### EXTRACT

************

Required Space secrets

Secret Purpose
HF_TOKEN Hugging Face token with write access for model push
HF_USERNAME Hub username, used as the default model-repo owner

Optional environment variables

Variable Default Notes
MODEL_NAME unsloth/Qwen2.5-3B-Instruct Any chat model Unsloth supports
TOTAL_EPISODES 1500 Prompts × generations rollouts
DIFFICULTY easy easy / medium / hard
MAX_STEPS 18 Max steps per episode
NUM_GENERATIONS 8 GRPO group size (bigger = better signal)
NUM_GPUS auto-detected accelerate launch --num_processes value
CHECKPOINT_EVAL_STEPS 25 Run a held-out eval every N updates
CHECKPOINT_EVAL_EPISODES 8 Episodes per mid-training eval
EVAL_EPISODES 32 Episodes for pre/post eval (statistical power)
OUTPUT_DIR runs/unsloth-grpo LoRA adapter output
EVIDENCE_DIR evidence Where curves, CSVs, plots are written
PUSH_REPO ${HF_USERNAME}/cernenv-grpo-qwen2.5-3b Hub repo for adapters + evidence
AUTOSTART 0 Set to 1 to start training on Space boot

How to use

This Space exposes a tiny FastAPI control panel:

  • GET / — status + run info + live training-progress evidence (curves, before/after metrics, plots)
  • POST /train — start / restart a training run
  • GET /logs?tail=N — live tail of training.log
  • GET /metrics — pre / post / Δ metrics JSON
  • GET /evidence — list of evidence artifacts on disk
  • GET /evidence/{name} — download an artifact (training_curve.png, training_log.csv, etc.)

Training-progress evidence saved (and pushed to Hub)

  • training_log.csv — per-step reward, loss, KL, lr, grad-norm
  • training_curve.png — reward + loss vs step
  • checkpoint_evals.csv — held-out eval every CHECKPOINT_EVAL_STEPS updates
  • checkpoint_progression.png — mean reward + success/mass/channel accuracy vs step
  • pre_eval.jsonl / post_eval.jsonl — full per-episode rollouts before vs after
  • before_after_summary.png — pre/post bar chart with Δ annotations
  • reward_distribution.png — pre vs post reward histogram
  • before_after_metrics.json — machine-readable metrics + deltas
  • sample_trajectories.md — cherry-picked pre vs post agent traces

Click "Start training" in the UI, or set AUTOSTART=1 in the Space variables to kick off immediately on boot.

When training finishes, the LoRA adapters are pushed to PUSH_REPO.

Local equivalent

The same training run is reproducible locally with:

# single GPU
PYTHONPATH=. python -m training.training_unsloth \
  --model_name unsloth/Qwen2.5-3B-Instruct \
  --difficulty easy --total_episodes 1500 --max_steps 18 \
  --num_generations 8 --output_dir runs/unsloth-grpo \
  --evidence_dir evidence

# multi-GPU (e.g. 4× A100)
PYTHONPATH=. accelerate launch --num_processes 4 --mixed_precision bf16 \
  -m training.training_unsloth \
  --total_episodes 1500 --num_generations 8 \
  --output_dir runs/unsloth-grpo --evidence_dir evidence

************

In the training notes, what gets pushed to PUSH_REPO once training finishes?

### EXTRACTED MATERIAL
************

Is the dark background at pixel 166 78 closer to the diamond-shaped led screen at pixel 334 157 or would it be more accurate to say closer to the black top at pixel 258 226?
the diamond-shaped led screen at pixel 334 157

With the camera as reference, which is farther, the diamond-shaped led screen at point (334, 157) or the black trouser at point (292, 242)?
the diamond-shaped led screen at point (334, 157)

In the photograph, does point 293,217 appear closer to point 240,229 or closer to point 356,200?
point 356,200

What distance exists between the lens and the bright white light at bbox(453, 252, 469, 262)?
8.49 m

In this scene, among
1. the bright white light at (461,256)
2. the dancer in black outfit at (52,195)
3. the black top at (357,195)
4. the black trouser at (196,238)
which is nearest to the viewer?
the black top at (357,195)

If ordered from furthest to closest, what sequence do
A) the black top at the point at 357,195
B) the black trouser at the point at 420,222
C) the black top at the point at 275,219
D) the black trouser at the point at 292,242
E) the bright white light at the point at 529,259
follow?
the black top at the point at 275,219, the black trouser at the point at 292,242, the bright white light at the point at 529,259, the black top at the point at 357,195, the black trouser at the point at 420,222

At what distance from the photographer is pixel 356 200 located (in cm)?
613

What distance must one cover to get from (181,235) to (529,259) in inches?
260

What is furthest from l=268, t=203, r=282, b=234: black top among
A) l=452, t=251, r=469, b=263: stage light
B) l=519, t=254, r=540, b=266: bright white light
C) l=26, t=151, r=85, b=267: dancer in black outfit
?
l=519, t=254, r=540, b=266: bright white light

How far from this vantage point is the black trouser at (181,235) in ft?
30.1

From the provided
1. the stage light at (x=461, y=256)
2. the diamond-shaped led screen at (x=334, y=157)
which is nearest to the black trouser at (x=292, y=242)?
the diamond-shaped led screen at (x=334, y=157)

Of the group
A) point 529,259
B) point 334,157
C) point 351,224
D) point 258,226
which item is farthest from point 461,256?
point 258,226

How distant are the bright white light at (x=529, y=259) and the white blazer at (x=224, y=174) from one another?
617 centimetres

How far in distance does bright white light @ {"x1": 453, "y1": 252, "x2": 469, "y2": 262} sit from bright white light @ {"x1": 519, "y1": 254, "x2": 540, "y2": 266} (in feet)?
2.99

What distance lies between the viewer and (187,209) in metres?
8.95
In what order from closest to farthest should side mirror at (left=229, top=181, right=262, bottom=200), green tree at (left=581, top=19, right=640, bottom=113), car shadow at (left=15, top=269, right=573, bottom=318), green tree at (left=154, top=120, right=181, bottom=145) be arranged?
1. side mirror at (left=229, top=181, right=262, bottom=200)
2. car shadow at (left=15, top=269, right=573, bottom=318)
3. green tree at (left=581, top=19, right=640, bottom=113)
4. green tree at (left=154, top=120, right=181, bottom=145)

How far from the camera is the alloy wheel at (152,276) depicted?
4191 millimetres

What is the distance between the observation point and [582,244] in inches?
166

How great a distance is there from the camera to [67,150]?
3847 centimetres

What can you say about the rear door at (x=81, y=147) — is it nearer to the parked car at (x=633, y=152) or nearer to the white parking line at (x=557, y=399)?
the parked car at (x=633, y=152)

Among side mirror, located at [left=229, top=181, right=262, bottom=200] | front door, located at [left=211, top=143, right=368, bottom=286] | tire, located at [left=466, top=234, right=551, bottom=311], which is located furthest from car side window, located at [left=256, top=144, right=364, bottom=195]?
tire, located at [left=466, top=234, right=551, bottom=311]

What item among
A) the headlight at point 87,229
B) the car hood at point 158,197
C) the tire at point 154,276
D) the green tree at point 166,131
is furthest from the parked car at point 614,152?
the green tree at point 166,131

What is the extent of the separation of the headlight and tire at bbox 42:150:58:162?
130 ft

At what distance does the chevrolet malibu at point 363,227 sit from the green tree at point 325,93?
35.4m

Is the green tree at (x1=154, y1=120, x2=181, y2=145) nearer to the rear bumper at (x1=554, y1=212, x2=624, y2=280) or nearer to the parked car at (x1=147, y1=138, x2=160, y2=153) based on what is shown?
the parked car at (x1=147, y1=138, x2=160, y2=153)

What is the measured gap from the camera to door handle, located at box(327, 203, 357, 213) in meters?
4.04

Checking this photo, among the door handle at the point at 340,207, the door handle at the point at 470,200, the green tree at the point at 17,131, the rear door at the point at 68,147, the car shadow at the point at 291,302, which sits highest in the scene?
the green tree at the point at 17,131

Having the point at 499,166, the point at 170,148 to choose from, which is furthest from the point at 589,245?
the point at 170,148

************

### SOLUTION TO THIS TASK
The LoRA adapters.